→ **Aim of the task**:
Word for word, restate the records from their first line through the line with "Mid 20th Century", both ends included; omit each picture.
━━━━━━━━━━
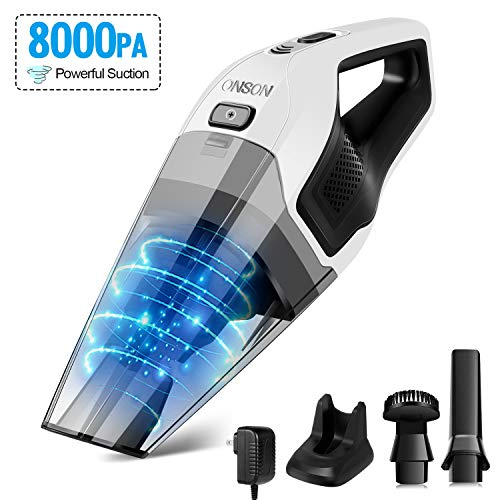 ONSON Hand Vacuum with Rechargeable Quick Charge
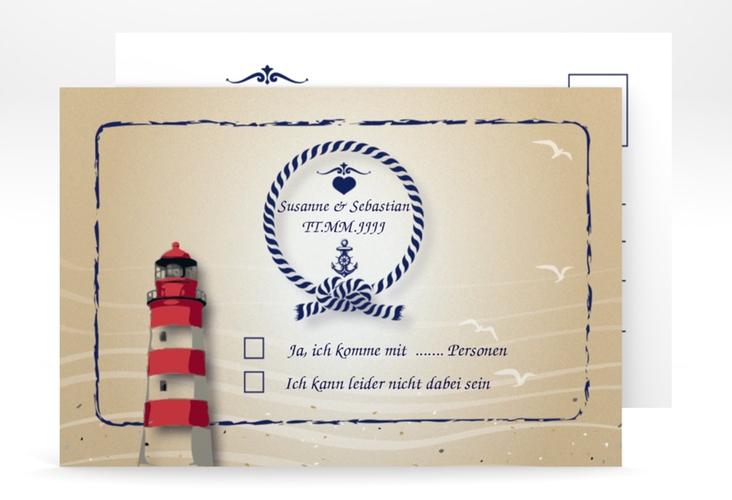 """Antwortkarte Hochzeit """"Sylt"""" A6 Postkarte"""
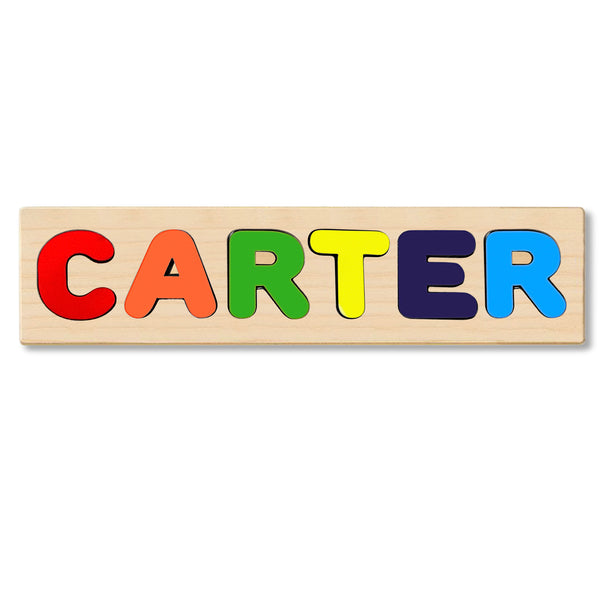 Wooden Personalized Name Puzzle - Any Name Or First & Last Name Choose up to 12 Letters No Extra Cost - CARTER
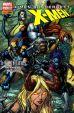 X-Men Sonderheft # 25 - x-infernus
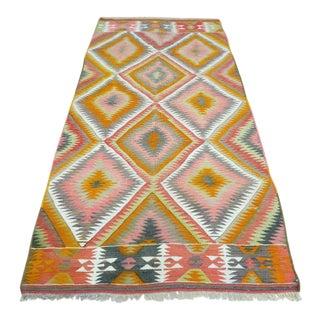 Mid 20th Century Anatolia Turkish Antalya Barak Kilim Wool RUg- 3′11″ × 8′1″ For Sale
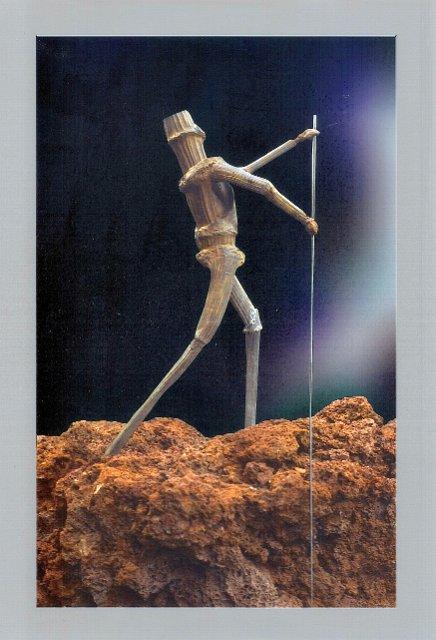 De meteorenrijder (detail)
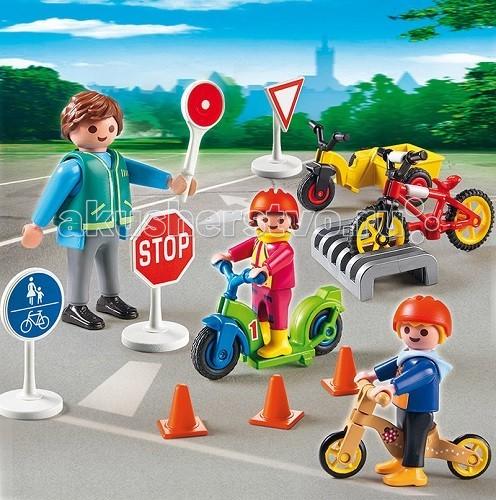 Конструктор Playmobil Детский сад: Дети с воспитателем по ПДДДетский сад: Дети с воспитателем по ПДДДетский сад: Дети с воспитателем по ПДД. Поможет ребенку изучить правила поведения на дороге.  С игрушечным воспитателем можно познакомиться со знаками на дороге и правилами передвижения.   Используя игровые наборы Playmobil, можно объяснить ребенку как нужно переезжать через дорогу и двигаться по тротуару.  У скутера и велосипедов прокручиваются колеса.   Для передвижения на транспортном средстве нужно надеть шлем на голову.  Если стоит знак «стоп», то нужно остановиться и посмотреть по сторонам.  Там, где есть знак разрешающий проезд на велосипеде, можно кататься.  Чтобы поставить велосипед на стоянку, есть специальное приспособление.  Так же в игровом наборе есть знак «главная дорога», стрелки для поворота, конусы для обучения правильной езде и указатель направления в руке воспитателя. В конструкторы входит воспитатель с двумя фигурками детей, три велосипеда, скутер, дорожные знаки.  Ребенок может установить на дорогу знаки и начать обучение правильному движению.  Игрушка Playmobil развивает внимание у ребенка, сосредоточенность и память, а так же любознательность и образное мышление.  Продукция сертифицирована, экологически безопасна для ребенка, использованные красители не токсичны и гипоаллергенны.<br>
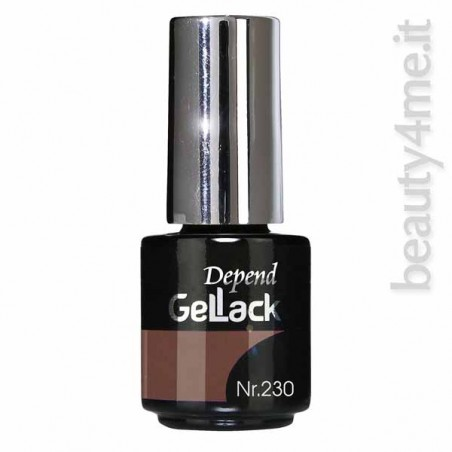 beauty4me Depend GelLack colore G230 smalto semipermanente
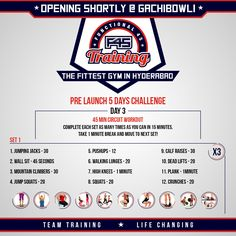 Half way through! Will you be a winner or a quitter? #PreLaunch #FitnessChallenge #F45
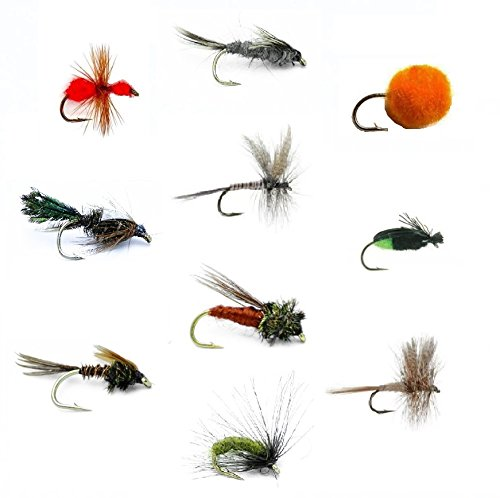(Feeder Creek Fly Fishing Flies Set of 30 for Trout and Freshwater Fish - 10 Patterns - Pheasant Tail, Zug Bug, Caddis Pupa, March Brown, Quill Gordon, Red Ant, Egg, Black Crowe, Hendrickson - Sold)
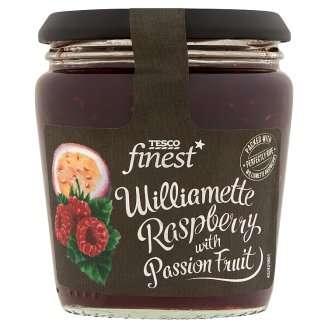 Tesco Finest Williamette Raspberry with Passion Fruit 340 g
━━━━━━━━━━
→ **Solution**:
 ONSON Hand Vacuum with Rechargeable Quick Charge
 """Antwortkarte Hochzeit """"Sylt"""" A6 Postkarte"""
 Wooden Personalized Name Puzzle - Any Name Or First & Last Name Choose up to 12 Letters No Extra Cost - CARTER
 X-Men Sonderheft # 25 - x-infernus
 Mid 20th Century Anatolia Turkish Antalya Barak Kilim Wool RUg- 3′11″ × 8′1″ For Sale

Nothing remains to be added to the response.